Hopes grow that Kilkenny patients will be spared three more days of strike action next week
HOPES are growing that Kilkenny patients will be spared another three days without vital hospital services next week.
According to reports last night, “intense efforts” are currently underway in a bid to find a resolution to the nurses’ strike that crippled services at St Luke’s General Hospital for the third 24-hour period of stoppages over the past eight days.
The move comes less than 24 hours after Kilkenny TD Bobby Aylward urged the Government to “meet the nurses halfway” in the dispute over pay and conditions .
Now it has emerged an intervention could potentially be made to get the Irish Nurses and Midwives Organisation (INMO) and the Health Services Executive (HSE) back in talks.

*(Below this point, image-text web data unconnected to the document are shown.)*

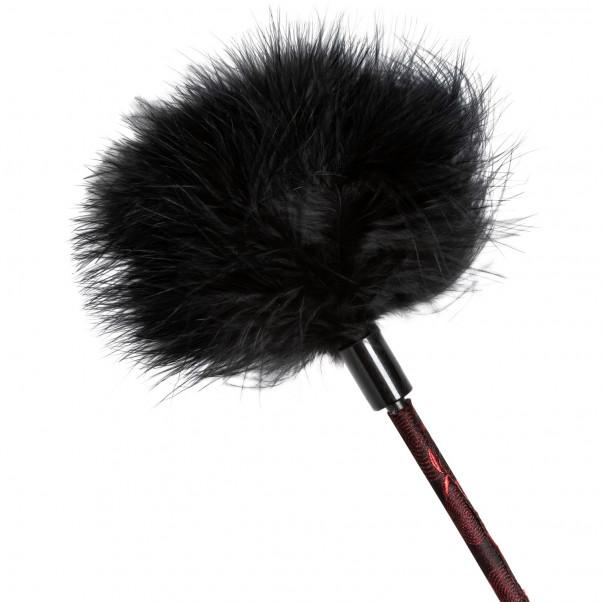 Scandal Feather Crop Piska  3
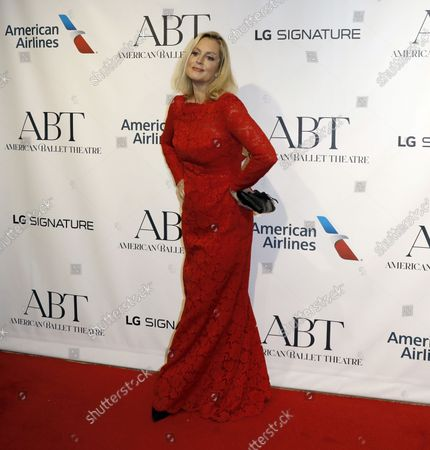 Actress Ali Wentworth arrives on the red carpet at American Ballet Theatre's Fall Gala at the David H. Koch Theater on Tuesday, October 26, 2021 in New York City.       .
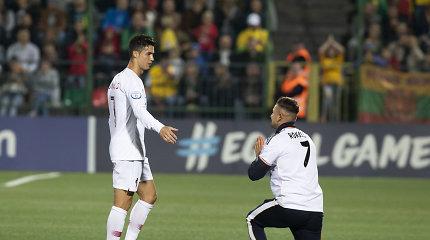 Į LFF aikštę pas C.Ronaldo bėgusio sirgaliaus byloje padėtas taškas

Nurses are demanding a pay increase which the Government has said could cost €300m.
Finance Minister Paschal Donohue yesterday stressed pay could not be part of the talks and he would have to respect the other public servants who were adhering to its conditions.
Around 37,000 nurses took the picket line in Kilkenny and across the country again yesterday, causing widespread chaos in hospitals and in the local community.
It is feared the health service will be plunged into chaos next week as nurses stage three consecutive days of strikes.
This would create a dangerous backlog of patients, several of whom are very ill, who will wait weeks for their appointment to be rescheduled.
Despite the impact on local hospital services, the majority of the Kilkenny public still appear to be firmly behind the nurses’ fight for better pay and conditions.
Last week a senior Government source indicated to KilkennyNow.ie that while small pay increases could be considered, the nurses’ demands could not be fully met because of the knock-on effect it would have on the public sector pay deal with unions from other sectors.